The four-hour A&E target explained
It measures the point at which a patient arrives at A&E to when they are admitted, discharged or transferred elsewhere
It applies to all patients from those with life-threatening emergencies to minor ailments
Hospitals are meant to achieve the four-hour target in 95% of cases
The last time it was met was July 2015
The leak also reveals that, in the second week of January, 14,700 people who had been admitted to a hospital were left waiting for more than four hours to find a bed.
Of these, 140 people endured so-called "trolley waits" of more than 12 hours. While these figures are well down on the first week in January, they remain historically high - up by 3,000 on the equivalent week two years ago.
There are further signs of vulnerability: for the week covered by the data, which runs 9 to 15 January, the number of beds in use remained an exceptionally high 95.3%, with 4.9% of the service's beds occupied because patients were stuck in hospitals awaiting transfer to another care provider (a so-called "delayed transfer of care").
This is well above the preferred rate of bed use. A large number of studies of hospital management, external have demonstrated how, when there are few spare hospital beds, even very modest further reductions in the number of free beds can dramatically increase the likelihood of any given patient being caught in a hospital backlog, which can lead to significant delays in care.
That high utilisation rate is why, in addition to the elevated rate of trolley waits, there were 177 cancelled operations. That figure is much higher than the previous week, but is likely to be distorted because of the Bank Holiday. The rate at which operations was being cancelled also fell during the week.

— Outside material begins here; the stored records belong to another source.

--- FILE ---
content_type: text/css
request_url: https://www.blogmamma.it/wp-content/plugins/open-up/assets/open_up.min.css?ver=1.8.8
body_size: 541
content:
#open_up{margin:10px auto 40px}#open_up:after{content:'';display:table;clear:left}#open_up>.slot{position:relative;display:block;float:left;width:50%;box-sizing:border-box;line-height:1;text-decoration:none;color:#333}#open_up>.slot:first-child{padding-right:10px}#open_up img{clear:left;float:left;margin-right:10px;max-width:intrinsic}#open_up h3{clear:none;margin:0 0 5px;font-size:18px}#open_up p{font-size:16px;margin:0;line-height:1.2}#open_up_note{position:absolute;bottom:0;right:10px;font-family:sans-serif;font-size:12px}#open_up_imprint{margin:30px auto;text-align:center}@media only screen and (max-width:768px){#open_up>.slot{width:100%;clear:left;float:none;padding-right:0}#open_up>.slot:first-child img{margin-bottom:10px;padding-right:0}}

The strain on the service will have been eased because of the expected fall in traffic over the second week of the year, with average daily A&E attendances dropping from 50,993 in the first week of the year to 47,195 in the second.
A spokesperson for NHS England added: "We started planning for winter this year earlier than ever before and will continue to do everything we can to ensure the best care possible is being delivered."